You want to use some tasty tool, such as a hierarchical model without anyone getting cross at you for apostasy by doing it in the wrong discipline? Why not use whatever estimator works, and then show that it works on both frequentist and Bayesian grounds?
There is a basic result, due to Doob, which essentially says that the Bayesian learner is consistent, except on a set of data of prior probability zero. That is, the Bayesian is subjectively certain they will converge on the truth. This is not as reassuring as one might wish, and showing Bayesian consistency under the true distribution is harder. In fact, it usually involves assumptions under which non-Bayes procedures will also converge. […]

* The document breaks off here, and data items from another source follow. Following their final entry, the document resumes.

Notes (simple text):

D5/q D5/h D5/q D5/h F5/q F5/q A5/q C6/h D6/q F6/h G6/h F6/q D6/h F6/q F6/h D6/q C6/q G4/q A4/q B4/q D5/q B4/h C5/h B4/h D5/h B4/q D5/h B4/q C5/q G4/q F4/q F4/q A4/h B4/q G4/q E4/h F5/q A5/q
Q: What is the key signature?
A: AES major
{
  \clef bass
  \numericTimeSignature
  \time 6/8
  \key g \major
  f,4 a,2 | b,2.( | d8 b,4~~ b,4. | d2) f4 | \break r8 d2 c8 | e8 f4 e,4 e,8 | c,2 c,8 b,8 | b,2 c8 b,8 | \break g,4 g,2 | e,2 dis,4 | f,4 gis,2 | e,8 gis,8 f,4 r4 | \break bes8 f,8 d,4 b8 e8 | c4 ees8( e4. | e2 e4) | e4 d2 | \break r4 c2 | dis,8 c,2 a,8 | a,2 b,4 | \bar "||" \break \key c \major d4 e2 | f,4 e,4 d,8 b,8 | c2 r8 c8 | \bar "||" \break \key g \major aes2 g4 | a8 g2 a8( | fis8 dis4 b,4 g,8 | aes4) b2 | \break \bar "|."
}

Concentration of the posterior around the truth is only a preliminary. One would also want to know that, say, the posterior mean converges, or even better that the predictive distribution converges. For many finite-dimensional problems, what’s called the “Bernstein-von Mises theorem” basically says that the posterior mean and the maximum likelihood estimate converge, so if one works the other will too. This breaks down for infinite-dimensional problems.
(Bernardo and de Valencia 2006), in the context of “Objective Bayes”, argues for frequentist methods as necessary.
Bayesian Statistics is typically taught, if at all, after a prior exposure to frequentist statistics. It is argued that it may be appropriate to reverse this procedure. Indeed, the emergence of powerful objective Bayesian methods (where the result, as in frequentist statistics, only depends on the assumed model and the observed data), provides a new unifying perspective on most established methods, and may be used in situations (e.g. hierarchical structures) where frequentist methods cannot. On the other hand, frequentist procedures provide mechanisms to evaluate and calibrate any procedure. Hence, it may be the right time to consider an integrated approach to mathematical statistics, where objective Bayesian methods are first used to provide the building elements, and frequentist methods are then used to provide the necessary evaluation.
I am not sure how this works. But it is important (Wang and Blei 2017).